Eldest was Christopher, a prodigy in mathematics and music, who matriculated at Harvard at 14, graduated with honors. Even when full-grown he preferred to play with children, to whom he used truthfully to say that he was a case of arrested development. He died young of pneumonia, in an institution. Second was Edward who became a professor of music, and now teaches in the Eastman School of Music in Rochester. Youngest son was Stephen, an asthmatic little fellow on whom the children of other professors picked most, thereby provoking Philosopher Royce to write six-page letters of protest to their parents. Little Stephen grew broad and strong, turned into a rough & tumble mining engineer.

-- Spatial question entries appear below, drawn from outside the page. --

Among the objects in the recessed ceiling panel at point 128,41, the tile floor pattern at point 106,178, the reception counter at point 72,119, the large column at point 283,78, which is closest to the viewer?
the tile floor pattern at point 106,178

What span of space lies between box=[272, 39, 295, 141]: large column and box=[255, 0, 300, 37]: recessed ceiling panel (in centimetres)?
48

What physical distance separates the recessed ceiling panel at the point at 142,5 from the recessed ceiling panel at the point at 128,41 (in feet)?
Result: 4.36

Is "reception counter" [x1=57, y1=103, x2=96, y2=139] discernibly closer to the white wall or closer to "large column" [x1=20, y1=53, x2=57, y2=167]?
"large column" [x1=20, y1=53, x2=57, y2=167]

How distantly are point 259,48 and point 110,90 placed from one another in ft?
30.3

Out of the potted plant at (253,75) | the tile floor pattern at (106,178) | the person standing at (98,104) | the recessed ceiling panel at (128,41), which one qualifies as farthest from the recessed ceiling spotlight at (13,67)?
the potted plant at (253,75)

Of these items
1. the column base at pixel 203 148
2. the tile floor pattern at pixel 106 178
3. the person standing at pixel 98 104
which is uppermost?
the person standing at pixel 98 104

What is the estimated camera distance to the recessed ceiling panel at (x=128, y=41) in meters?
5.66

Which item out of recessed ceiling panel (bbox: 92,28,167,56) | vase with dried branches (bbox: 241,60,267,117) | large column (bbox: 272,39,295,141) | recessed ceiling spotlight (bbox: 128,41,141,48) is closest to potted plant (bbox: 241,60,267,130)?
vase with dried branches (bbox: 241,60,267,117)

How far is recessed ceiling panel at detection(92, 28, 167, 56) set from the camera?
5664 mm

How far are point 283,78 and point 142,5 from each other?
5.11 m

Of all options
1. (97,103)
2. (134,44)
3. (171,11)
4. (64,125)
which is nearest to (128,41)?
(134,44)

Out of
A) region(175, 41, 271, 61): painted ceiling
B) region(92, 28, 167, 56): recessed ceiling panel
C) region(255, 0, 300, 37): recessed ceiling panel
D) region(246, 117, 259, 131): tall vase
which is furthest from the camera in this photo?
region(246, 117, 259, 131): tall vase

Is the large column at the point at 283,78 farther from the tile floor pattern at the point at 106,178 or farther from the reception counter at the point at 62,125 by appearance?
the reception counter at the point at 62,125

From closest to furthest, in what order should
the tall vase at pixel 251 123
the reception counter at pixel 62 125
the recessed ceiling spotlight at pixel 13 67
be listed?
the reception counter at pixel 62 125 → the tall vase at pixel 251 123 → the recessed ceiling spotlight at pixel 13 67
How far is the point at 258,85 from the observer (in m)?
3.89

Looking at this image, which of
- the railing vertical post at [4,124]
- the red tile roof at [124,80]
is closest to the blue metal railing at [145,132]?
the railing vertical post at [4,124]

From Stephen Royce in Crystal Falls, Mich. President Roosevelt last week received a long letter. Excerpts:
"My dear Mr. President: .... Josiah Royce was an idealist and an individualist, opposed in every word and thought to nearly everything for which your Administration has stood. I have felt that he would want a reply made, and have hoped some one far more learned and qualified might undertake the task which I reluctantly approach for want of one more fitted for it. The larger part of your quotation brings to mind his extemporaneous Faneuil Hall mass meeting speech in Boston, following the sinking of the Lusitania, when, though a feeble old man always a hater of war, he held an audience of thousands spellbound by his militant appeal for loyalty in the common cause of mankind against the common enemy, the autocracy of the imperial German Government, even though that loyalty should involve war. . . . Do you ask our loyalty to what you promised in 1932; to what you have since done; to what you say you have done; to what you now promise to do, or to what you may do if reelected?

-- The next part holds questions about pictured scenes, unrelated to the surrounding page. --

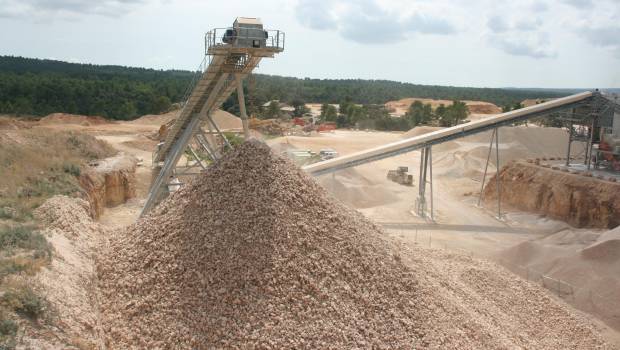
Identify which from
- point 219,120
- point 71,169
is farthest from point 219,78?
point 219,120

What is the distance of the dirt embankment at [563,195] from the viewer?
81.9ft

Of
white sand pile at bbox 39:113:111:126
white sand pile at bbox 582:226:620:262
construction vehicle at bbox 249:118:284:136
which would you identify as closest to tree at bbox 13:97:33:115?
white sand pile at bbox 39:113:111:126

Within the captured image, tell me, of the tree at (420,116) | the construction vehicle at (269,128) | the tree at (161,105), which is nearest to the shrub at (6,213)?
the construction vehicle at (269,128)

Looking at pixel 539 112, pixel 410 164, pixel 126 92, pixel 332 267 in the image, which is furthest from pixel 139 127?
pixel 332 267

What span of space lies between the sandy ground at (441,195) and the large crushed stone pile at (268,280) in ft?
23.7

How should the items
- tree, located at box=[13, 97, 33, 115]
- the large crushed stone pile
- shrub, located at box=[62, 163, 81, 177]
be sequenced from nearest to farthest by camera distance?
the large crushed stone pile < shrub, located at box=[62, 163, 81, 177] < tree, located at box=[13, 97, 33, 115]

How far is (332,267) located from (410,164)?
33197 millimetres

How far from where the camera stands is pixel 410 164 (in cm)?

"Let us see now what Josiah Royce had, almost prophetically, to say about the public questions today before us. ... He says : The present tendency to the centralization of power in our national government seems to me, then, a distinct danger. It is a substitution of power for loyalty. To the increase of wise provincialism in our country I myself look for the best general social means of training our people in loyalty.' " Day after this politosophical letter was published, an enterprising newshawk cornered Edward Royce in Rochester. Said Brother Edward: "I do not agree with my brother. I respect his views and know he has arrived at them intelligently. He is a man of political independence. We've discussed Roosevelt policies before, and whereas he is anti-Roosevelt, I am pro-Roosevelt. ... In 1932 I had intended to vote for Hoover, changed my mind, and finally voted for Thomas because I did not like Roosevelt's campaign speeches. He never explained himself or his objectives clearly. "I liked his inaugural address and I've liked much of his program. I think his social legislation is very good indeed. It's true, I don't agree with everything he has done." P:A letter that Franklin Roosevelt liked better arrived from Louis Stancourt, unemployed newshawk of Roosevelt Avenue, Roosevelt, L. I., now working on a guide book to the U. S. for WPA. Hearing a Republican radiorator attack guidebooking as boondoggling, Louis Stancourt wrote the President how fine it was. From the White House went this answer: "My Dear Mr. Stancourt: "Though we have not met, your letter makes me believe that I can call you a friend. . . . "It is most of all because you give me the blessing of the unknown men whose voices seem never to be heard--because you rightly believe that I do try, as best I may, to understand the human and the spiritual problems of the millions in our great land who are loyal to our common ideals and who want to hold their heads high. "I am grateful to you. You have helped me. "Faithfully yours, "Franklin D. Roosevelt."